From the line containing "What amount of" through the end of the material, reproduce those lines with every instance of "dense foliage" replaced by "thick vegetation", leaving all other text unchanged.

•••

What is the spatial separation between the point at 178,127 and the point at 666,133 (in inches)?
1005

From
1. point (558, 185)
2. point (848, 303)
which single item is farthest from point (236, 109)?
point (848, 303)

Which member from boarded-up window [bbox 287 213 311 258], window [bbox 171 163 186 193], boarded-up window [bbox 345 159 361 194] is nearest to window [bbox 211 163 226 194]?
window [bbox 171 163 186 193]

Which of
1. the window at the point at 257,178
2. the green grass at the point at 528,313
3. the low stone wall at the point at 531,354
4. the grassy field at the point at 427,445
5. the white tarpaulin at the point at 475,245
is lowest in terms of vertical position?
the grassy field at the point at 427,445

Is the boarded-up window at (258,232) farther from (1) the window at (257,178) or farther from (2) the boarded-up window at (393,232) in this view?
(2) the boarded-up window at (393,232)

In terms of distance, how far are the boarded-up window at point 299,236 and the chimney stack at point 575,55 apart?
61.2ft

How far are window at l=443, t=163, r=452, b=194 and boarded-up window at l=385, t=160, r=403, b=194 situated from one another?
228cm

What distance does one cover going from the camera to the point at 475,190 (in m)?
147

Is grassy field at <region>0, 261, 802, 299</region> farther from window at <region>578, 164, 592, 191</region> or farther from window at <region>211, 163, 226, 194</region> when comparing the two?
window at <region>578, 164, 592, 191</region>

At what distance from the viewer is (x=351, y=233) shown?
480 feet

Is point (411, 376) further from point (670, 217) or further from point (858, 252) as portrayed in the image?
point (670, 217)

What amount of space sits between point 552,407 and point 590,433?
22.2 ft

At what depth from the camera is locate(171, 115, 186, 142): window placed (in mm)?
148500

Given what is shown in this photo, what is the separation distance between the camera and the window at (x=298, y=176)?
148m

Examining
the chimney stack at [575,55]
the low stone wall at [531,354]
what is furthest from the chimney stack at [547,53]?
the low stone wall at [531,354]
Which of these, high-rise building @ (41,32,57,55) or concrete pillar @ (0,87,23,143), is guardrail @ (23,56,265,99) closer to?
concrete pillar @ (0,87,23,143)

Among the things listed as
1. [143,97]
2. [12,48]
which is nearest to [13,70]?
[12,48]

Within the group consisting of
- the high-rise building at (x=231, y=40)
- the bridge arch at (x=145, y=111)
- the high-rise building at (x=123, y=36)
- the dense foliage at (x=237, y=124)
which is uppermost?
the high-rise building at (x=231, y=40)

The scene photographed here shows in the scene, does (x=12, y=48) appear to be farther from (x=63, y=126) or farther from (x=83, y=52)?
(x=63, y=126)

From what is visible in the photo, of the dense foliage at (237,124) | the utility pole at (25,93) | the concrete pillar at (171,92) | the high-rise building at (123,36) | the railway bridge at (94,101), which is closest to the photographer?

•••

TASK OUTPUT =>
What amount of space sits between point 552,407 and point 590,433?
22.2 ft

At what depth from the camera is locate(171, 115, 186, 142): window placed (in mm)?
148500

Given what is shown in this photo, what is the separation distance between the camera and the window at (x=298, y=176)?
148m

Examining
the chimney stack at [575,55]
the low stone wall at [531,354]
what is furthest from the chimney stack at [547,53]?
the low stone wall at [531,354]
Which of these, high-rise building @ (41,32,57,55) or concrete pillar @ (0,87,23,143), is guardrail @ (23,56,265,99) closer to?
concrete pillar @ (0,87,23,143)

Among the things listed as
1. [143,97]
2. [12,48]
which is nearest to [13,70]?
[12,48]

Within the group consisting of
- the high-rise building at (x=231, y=40)
- the bridge arch at (x=145, y=111)
- the high-rise building at (x=123, y=36)
- the thick vegetation at (x=237, y=124)
which is uppermost?
the high-rise building at (x=231, y=40)

The scene photographed here shows in the scene, does (x=12, y=48) appear to be farther from (x=63, y=126) or farther from (x=83, y=52)?
(x=63, y=126)

From what is visible in the photo, of the thick vegetation at (237,124) | the utility pole at (25,93) | the concrete pillar at (171,92) | the high-rise building at (123,36) | the railway bridge at (94,101), which is closest to the photographer?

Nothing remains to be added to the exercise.